▶ Given task
Repeat the records word for word, excluding any picture.

▶ Raw records
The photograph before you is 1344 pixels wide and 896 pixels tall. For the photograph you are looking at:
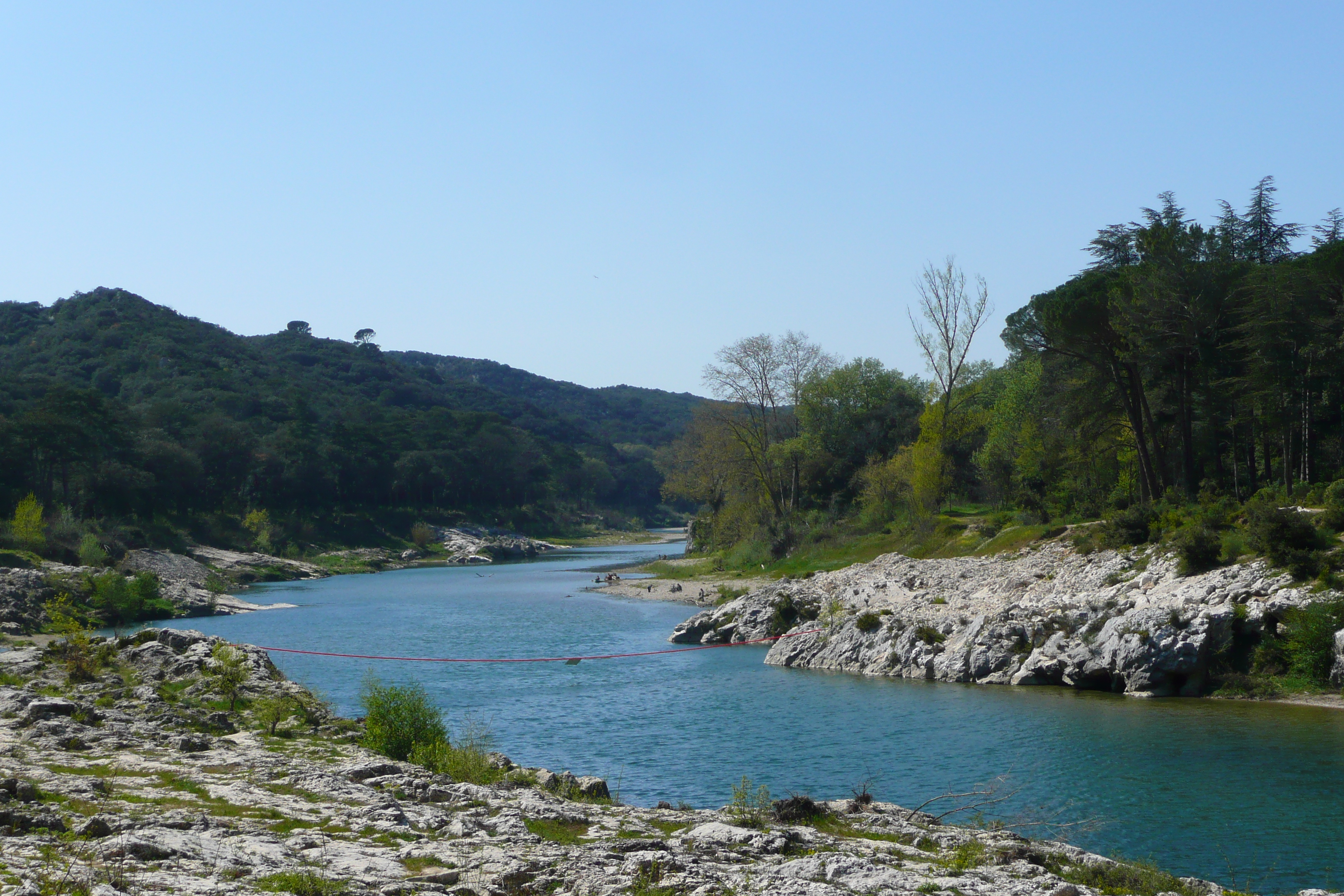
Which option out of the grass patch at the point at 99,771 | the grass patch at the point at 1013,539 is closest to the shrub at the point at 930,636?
the grass patch at the point at 1013,539

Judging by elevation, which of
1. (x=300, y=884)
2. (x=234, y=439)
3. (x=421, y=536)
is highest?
(x=234, y=439)

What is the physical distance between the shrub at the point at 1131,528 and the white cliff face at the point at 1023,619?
0.65 m

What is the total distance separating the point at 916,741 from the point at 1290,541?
1349 cm

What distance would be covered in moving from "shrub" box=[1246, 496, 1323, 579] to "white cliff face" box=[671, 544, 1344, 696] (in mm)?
468

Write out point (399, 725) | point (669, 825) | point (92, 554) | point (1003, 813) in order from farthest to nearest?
point (92, 554), point (399, 725), point (1003, 813), point (669, 825)

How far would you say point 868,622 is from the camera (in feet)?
122

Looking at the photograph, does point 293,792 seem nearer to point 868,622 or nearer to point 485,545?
point 868,622

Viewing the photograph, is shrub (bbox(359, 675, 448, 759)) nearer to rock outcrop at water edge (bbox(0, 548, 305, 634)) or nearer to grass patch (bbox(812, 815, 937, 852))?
grass patch (bbox(812, 815, 937, 852))

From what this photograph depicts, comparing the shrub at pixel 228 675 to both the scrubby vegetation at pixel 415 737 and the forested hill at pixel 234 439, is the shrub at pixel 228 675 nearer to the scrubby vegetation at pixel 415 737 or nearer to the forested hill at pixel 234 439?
the scrubby vegetation at pixel 415 737

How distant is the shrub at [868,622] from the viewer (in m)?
36.9

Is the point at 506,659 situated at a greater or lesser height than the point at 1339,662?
lesser

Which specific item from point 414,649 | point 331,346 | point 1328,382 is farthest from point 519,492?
point 1328,382

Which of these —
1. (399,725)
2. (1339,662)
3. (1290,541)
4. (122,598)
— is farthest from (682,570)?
(399,725)

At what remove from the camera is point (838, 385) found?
256 feet
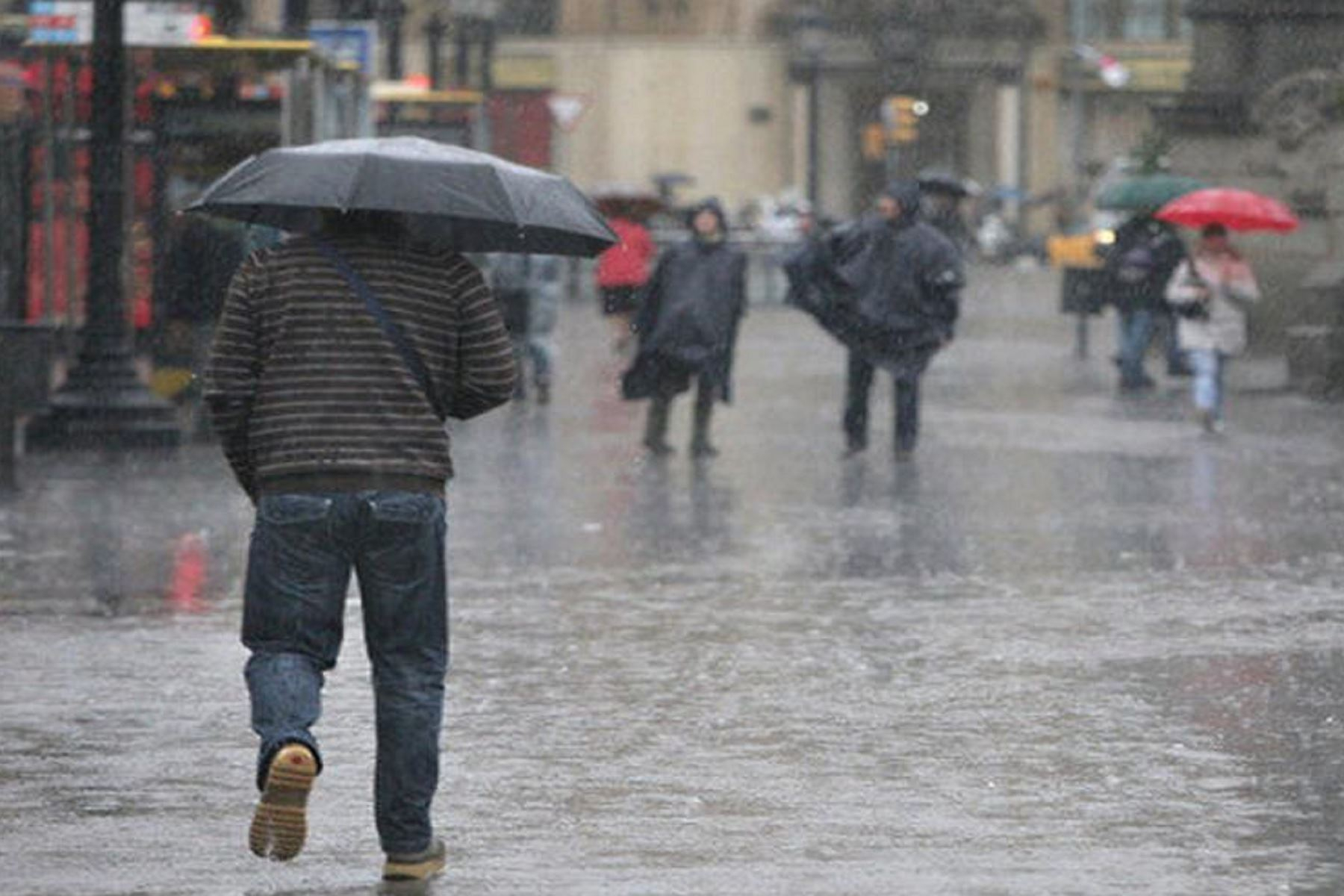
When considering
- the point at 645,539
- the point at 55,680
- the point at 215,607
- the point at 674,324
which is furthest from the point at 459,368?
the point at 674,324

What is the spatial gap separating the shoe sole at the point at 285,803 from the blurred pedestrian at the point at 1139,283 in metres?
22.2

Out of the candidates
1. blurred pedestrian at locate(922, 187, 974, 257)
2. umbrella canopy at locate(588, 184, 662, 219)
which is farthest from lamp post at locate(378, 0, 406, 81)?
blurred pedestrian at locate(922, 187, 974, 257)

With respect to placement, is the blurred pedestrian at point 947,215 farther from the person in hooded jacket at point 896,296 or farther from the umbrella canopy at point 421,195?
the umbrella canopy at point 421,195

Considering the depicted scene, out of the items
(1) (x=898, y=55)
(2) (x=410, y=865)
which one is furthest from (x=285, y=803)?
(1) (x=898, y=55)

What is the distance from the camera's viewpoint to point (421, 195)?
8.66 m

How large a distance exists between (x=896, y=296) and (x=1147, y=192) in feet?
33.0

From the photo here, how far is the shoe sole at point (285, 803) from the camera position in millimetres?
8391

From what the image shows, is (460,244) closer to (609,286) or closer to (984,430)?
(984,430)

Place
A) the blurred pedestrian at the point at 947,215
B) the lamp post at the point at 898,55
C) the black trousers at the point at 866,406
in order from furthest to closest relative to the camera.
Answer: the lamp post at the point at 898,55 < the blurred pedestrian at the point at 947,215 < the black trousers at the point at 866,406

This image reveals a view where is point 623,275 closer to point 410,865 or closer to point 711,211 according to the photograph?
point 711,211

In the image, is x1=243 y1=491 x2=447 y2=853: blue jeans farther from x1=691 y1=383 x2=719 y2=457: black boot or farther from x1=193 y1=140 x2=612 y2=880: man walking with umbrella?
x1=691 y1=383 x2=719 y2=457: black boot

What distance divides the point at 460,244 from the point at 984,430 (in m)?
16.5

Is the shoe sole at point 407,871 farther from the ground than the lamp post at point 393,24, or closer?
closer

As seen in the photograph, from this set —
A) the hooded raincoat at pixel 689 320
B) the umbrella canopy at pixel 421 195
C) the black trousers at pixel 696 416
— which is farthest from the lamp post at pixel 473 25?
the umbrella canopy at pixel 421 195
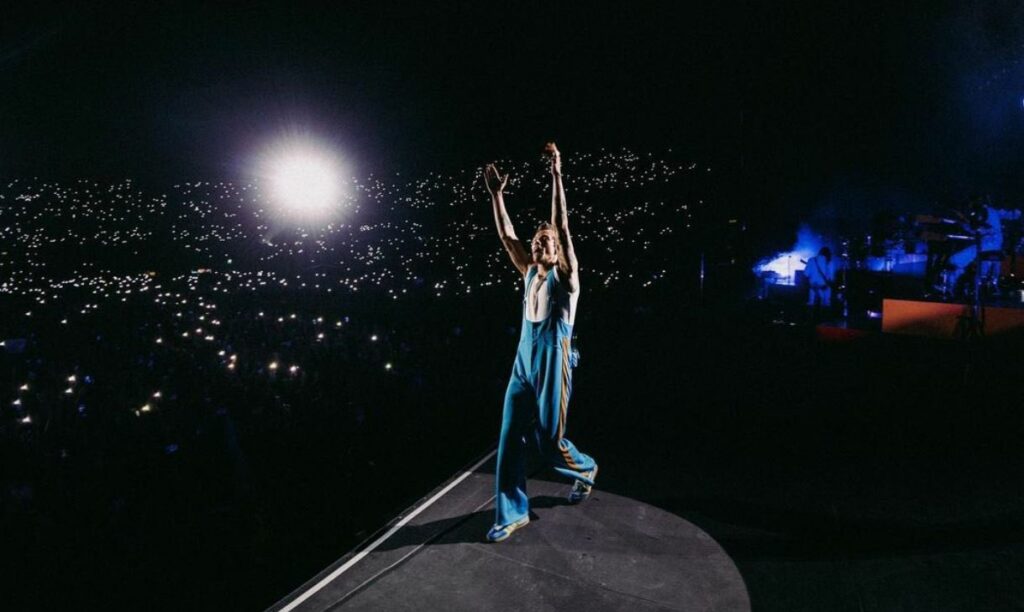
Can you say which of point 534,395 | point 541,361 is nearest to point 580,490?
point 534,395

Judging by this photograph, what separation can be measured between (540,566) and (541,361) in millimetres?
1208

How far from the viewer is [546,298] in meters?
3.28

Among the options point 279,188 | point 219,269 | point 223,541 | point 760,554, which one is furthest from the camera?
point 219,269

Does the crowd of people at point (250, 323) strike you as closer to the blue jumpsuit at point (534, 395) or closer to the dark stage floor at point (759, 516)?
the dark stage floor at point (759, 516)

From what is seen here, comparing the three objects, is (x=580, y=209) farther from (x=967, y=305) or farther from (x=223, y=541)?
(x=223, y=541)

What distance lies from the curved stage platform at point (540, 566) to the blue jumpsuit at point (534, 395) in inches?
12.3

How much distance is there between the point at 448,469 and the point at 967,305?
7.99 meters

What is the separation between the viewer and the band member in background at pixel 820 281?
1167cm

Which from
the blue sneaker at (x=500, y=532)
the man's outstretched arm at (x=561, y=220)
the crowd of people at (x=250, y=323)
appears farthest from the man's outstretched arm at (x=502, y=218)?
the crowd of people at (x=250, y=323)

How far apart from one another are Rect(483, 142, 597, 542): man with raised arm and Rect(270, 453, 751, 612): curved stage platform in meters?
0.27

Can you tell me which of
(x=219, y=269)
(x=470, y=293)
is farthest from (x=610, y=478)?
(x=219, y=269)

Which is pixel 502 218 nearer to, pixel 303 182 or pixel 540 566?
pixel 540 566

▶ Result
The photograph before you is 1344 pixels wide and 896 pixels tall. For the photograph you are looking at:
Which option out of the grass patch at the point at 99,771 | the grass patch at the point at 1013,539 is closest to the shrub at the point at 930,636?
the grass patch at the point at 1013,539

Judging by elevation, which of
1. (x=300, y=884)
2. (x=234, y=439)
3. (x=421, y=536)
is highest?
(x=234, y=439)

What is the physical distance between the shrub at the point at 1131,528 and the white cliff face at the point at 1023,619?
0.65 m

What is the total distance separating the point at 916,741 from the point at 1290,541?
1349 cm

What distance would be covered in moving from "shrub" box=[1246, 496, 1323, 579] to "white cliff face" box=[671, 544, 1344, 696] (in mm)?
468

Write out point (399, 725) | point (669, 825) | point (92, 554) | point (1003, 813) in order from farthest to nearest?
point (92, 554), point (399, 725), point (1003, 813), point (669, 825)

How far would you say point 868,622 is from the camera (in feet)?
122

Looking at the photograph, does point 293,792 seem nearer to point 868,622 or nearer to point 485,545?
point 868,622

Viewing the photograph, is shrub (bbox(359, 675, 448, 759)) nearer to rock outcrop at water edge (bbox(0, 548, 305, 634)) or nearer to grass patch (bbox(812, 815, 937, 852))?
grass patch (bbox(812, 815, 937, 852))

From what this photograph depicts, comparing the shrub at pixel 228 675 to both the scrubby vegetation at pixel 415 737 and the forested hill at pixel 234 439, is the shrub at pixel 228 675 nearer to the scrubby vegetation at pixel 415 737 or nearer to the forested hill at pixel 234 439?
the scrubby vegetation at pixel 415 737

How distant is the shrub at [868,622] from the viewer (in m)?
36.9

Is the point at 506,659 situated at a greater or lesser height than the point at 1339,662?
lesser

Which specific item from point 414,649 | point 331,346 | point 1328,382 is farthest from point 519,492?
point 1328,382

Which of these —
1. (399,725)
2. (1339,662)
3. (1290,541)
4. (122,598)
— is farthest from (682,570)?
(399,725)

At what remove from the camera is point (838, 385) found?
256 feet
When considering
- the point at 645,539
- the point at 55,680
- the point at 215,607
- the point at 674,324
which is furthest from the point at 459,368?
the point at 674,324

What is the spatial gap separating the shoe sole at the point at 285,803 from the blurred pedestrian at the point at 1139,283 in metres?
22.2

Out of the candidates
1. blurred pedestrian at locate(922, 187, 974, 257)
2. umbrella canopy at locate(588, 184, 662, 219)
which is farthest from lamp post at locate(378, 0, 406, 81)?
blurred pedestrian at locate(922, 187, 974, 257)

With respect to placement, is the blurred pedestrian at point 947,215 farther from the person in hooded jacket at point 896,296 or farther from the umbrella canopy at point 421,195?
the umbrella canopy at point 421,195

Considering the depicted scene, out of the items
(1) (x=898, y=55)
(2) (x=410, y=865)
which one is furthest from (x=285, y=803)?
(1) (x=898, y=55)

What is the distance from the camera's viewpoint to point (421, 195)?
8.66 m

How large a distance exists between (x=896, y=296) and (x=1147, y=192) in feet?
33.0

From the photo here, how far is the shoe sole at point (285, 803) from the camera position in millimetres?
8391

From what the image shows, is (460,244) closer to (609,286) or closer to (984,430)?
(984,430)

Place
A) the blurred pedestrian at the point at 947,215
B) the lamp post at the point at 898,55
C) the black trousers at the point at 866,406
in order from furthest to closest relative to the camera.
Answer: the lamp post at the point at 898,55 < the blurred pedestrian at the point at 947,215 < the black trousers at the point at 866,406

This image reveals a view where is point 623,275 closer to point 410,865 or closer to point 711,211 according to the photograph?
point 711,211

In the image, is x1=243 y1=491 x2=447 y2=853: blue jeans farther from x1=691 y1=383 x2=719 y2=457: black boot or farther from x1=193 y1=140 x2=612 y2=880: man walking with umbrella?
x1=691 y1=383 x2=719 y2=457: black boot

What distance divides the point at 460,244 from the point at 984,430 (in m)?
16.5

Is the shoe sole at point 407,871 farther from the ground than the lamp post at point 393,24, or closer?
closer

As seen in the photograph, from this set —
A) the hooded raincoat at pixel 689 320
B) the umbrella canopy at pixel 421 195
C) the black trousers at pixel 696 416
— which is farthest from the lamp post at pixel 473 25?
the umbrella canopy at pixel 421 195
Can you say which of point 534,395 | point 541,361 is nearest to point 580,490?
point 534,395

Judging by this photograph, what separation can be measured between (540,566) and (541,361) in millimetres?
1208

How far from the viewer is [546,298] in meters?
3.28

Among the options point 279,188 | point 219,269 | point 223,541 | point 760,554, which one is furthest from the camera?
point 219,269

Does the crowd of people at point (250, 323) strike you as closer to the blue jumpsuit at point (534, 395) or closer to the dark stage floor at point (759, 516)?
the dark stage floor at point (759, 516)

From what is seen here, comparing the three objects, is (x=580, y=209) farther from (x=967, y=305) or farther from (x=223, y=541)?
(x=223, y=541)

What distance lies from the curved stage platform at point (540, 566) to the blue jumpsuit at point (534, 395) in inches?
12.3

How much distance is there between the point at 448,469 and the point at 967,305?
7.99 meters

What is the separation between the viewer and the band member in background at pixel 820 281?
1167cm

Which from
the blue sneaker at (x=500, y=532)
the man's outstretched arm at (x=561, y=220)
the crowd of people at (x=250, y=323)
appears farthest from the man's outstretched arm at (x=502, y=218)?
the crowd of people at (x=250, y=323)

How far apart from one another are Rect(483, 142, 597, 542): man with raised arm and Rect(270, 453, 751, 612): curved stage platform in meters?
0.27

Can you tell me which of
(x=219, y=269)
(x=470, y=293)
is farthest from (x=610, y=478)?
(x=219, y=269)

Which is pixel 502 218 nearer to, pixel 303 182 or pixel 540 566?
pixel 540 566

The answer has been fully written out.